■ **Provided text**

NAME

Text::CSV::Merge - Fill in gaps in a CSV file from another CSV file

VERSION

version 0.03

SYNOPSIS

my $merger = Text::CSV::Merge->new({
    base    => 'into.csv',
    merge   => 'from.csv',
    output  => 'output.csv',  # optional
    columns => [q/email name age/],
    search  => 'email',
    first_row_is_headers => 1  # optional
});

$merger->merge();

## Now, there is a new CSV file named 'merged_output.csv' by default, 
#  in the same directory as the code which called C<$merger->merge();>.

DESCRIPTION

The use case for this module is when one has two CSV files of largely the same structure. Yet, the 'from.csv' has data which 'into.csv' lacks.

In this initial release, Text::CSV::Merge only fills in empty cells; it does not overwrite data in 'into.csv' which also exists in 'from.csv'.

Subclassing

Text::CSV::Merge may be subclassed. In the subclass, the following attributes may be overridden:

  • csv_parser

  • dbh

  • logger

ATTRIBUTES

logger

The logger for all operations in this module.

The logger records data gaps in the base CSV file, and records which data from the merge CSV file was used fill the gaps in the base CSV file.

csv_parser

The CSV parser used internally is an immutable class property.

The internal CSV parser is the XS version of Text::CSV: Text::CSV_XS. You may use Text::CSV::PP if you wish, but using any other parser which does not duplicate Text::CSV's API will probably not work without modifying the source of this module.

■ **Information given**
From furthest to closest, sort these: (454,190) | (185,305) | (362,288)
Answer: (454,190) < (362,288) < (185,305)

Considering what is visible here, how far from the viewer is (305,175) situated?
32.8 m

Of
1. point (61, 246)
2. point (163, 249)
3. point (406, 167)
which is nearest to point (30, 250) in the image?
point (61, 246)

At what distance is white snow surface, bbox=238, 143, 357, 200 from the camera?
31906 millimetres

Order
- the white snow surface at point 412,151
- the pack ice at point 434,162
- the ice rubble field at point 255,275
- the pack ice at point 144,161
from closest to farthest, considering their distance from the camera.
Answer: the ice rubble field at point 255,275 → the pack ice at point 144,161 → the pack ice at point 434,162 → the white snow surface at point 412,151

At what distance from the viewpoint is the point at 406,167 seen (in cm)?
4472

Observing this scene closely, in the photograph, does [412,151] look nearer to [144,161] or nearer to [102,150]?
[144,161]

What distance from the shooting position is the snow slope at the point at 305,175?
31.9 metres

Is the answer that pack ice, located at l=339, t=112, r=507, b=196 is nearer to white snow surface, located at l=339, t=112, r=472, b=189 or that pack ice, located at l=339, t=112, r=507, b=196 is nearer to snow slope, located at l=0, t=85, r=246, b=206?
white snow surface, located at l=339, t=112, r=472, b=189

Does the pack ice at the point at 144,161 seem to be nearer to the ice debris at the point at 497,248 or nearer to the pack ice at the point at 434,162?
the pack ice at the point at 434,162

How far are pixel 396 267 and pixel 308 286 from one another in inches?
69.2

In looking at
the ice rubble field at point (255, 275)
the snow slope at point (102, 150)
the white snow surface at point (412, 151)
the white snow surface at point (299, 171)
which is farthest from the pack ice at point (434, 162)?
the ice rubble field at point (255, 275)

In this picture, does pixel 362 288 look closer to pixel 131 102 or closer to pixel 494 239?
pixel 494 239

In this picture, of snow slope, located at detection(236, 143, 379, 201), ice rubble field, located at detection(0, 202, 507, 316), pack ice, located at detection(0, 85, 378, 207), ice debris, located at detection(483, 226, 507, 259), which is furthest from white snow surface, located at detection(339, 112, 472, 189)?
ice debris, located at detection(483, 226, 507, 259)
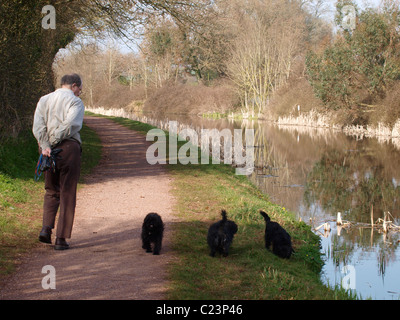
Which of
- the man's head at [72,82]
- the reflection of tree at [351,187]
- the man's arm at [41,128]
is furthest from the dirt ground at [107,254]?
the reflection of tree at [351,187]

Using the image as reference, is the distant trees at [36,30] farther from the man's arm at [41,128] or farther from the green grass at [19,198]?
the man's arm at [41,128]

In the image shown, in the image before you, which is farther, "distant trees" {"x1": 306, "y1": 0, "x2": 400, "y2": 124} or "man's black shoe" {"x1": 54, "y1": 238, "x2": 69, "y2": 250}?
"distant trees" {"x1": 306, "y1": 0, "x2": 400, "y2": 124}

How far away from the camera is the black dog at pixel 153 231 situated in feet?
21.1

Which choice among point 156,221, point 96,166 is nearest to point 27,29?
point 96,166

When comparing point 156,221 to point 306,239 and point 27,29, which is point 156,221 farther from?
point 27,29

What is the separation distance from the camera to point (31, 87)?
42.5 feet

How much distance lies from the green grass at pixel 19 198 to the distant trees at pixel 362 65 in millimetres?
22225

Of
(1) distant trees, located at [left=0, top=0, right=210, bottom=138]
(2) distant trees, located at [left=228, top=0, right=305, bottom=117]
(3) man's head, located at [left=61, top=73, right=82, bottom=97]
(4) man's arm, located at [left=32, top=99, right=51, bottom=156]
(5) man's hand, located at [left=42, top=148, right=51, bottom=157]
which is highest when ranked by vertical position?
(2) distant trees, located at [left=228, top=0, right=305, bottom=117]

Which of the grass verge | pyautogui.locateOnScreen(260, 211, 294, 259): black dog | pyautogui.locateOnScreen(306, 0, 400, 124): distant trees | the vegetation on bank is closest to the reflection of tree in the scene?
the vegetation on bank

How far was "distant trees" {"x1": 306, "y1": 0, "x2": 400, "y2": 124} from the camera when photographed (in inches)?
1220

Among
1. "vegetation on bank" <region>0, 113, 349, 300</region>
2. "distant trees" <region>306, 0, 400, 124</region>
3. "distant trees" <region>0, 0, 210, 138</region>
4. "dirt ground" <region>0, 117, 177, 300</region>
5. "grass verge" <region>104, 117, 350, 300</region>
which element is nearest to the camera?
"dirt ground" <region>0, 117, 177, 300</region>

■ **Tasks to perform**
• a. According to the Text::CSV::Merge documentation, what does the initial release do with data in 'into.csv' that also exists in 'from.csv'?
• b. Reproduce a passage from the Text::CSV::Merge documentation: begin at the words "The logger for" and stop after "of this module.".
The listing comes from a separate source, unrelated to the Text::CSV::Merge documentation.

■ **Written responses**
• a. It does not overwrite that data; it only fills in empty cells.

• b.
The logger for all operations in this module.

The logger records data gaps in the base CSV file, and records which data from the merge CSV file was used fill the gaps in the base CSV file.

csv_parser

The CSV parser used internally is an immutable class property.

The internal CSV parser is the XS version of Text::CSV: Text::CSV_XS. You may use Text::CSV::PP if you wish, but using any other parser which does not duplicate Text::CSV's API will probably not work without modifying the source of this module.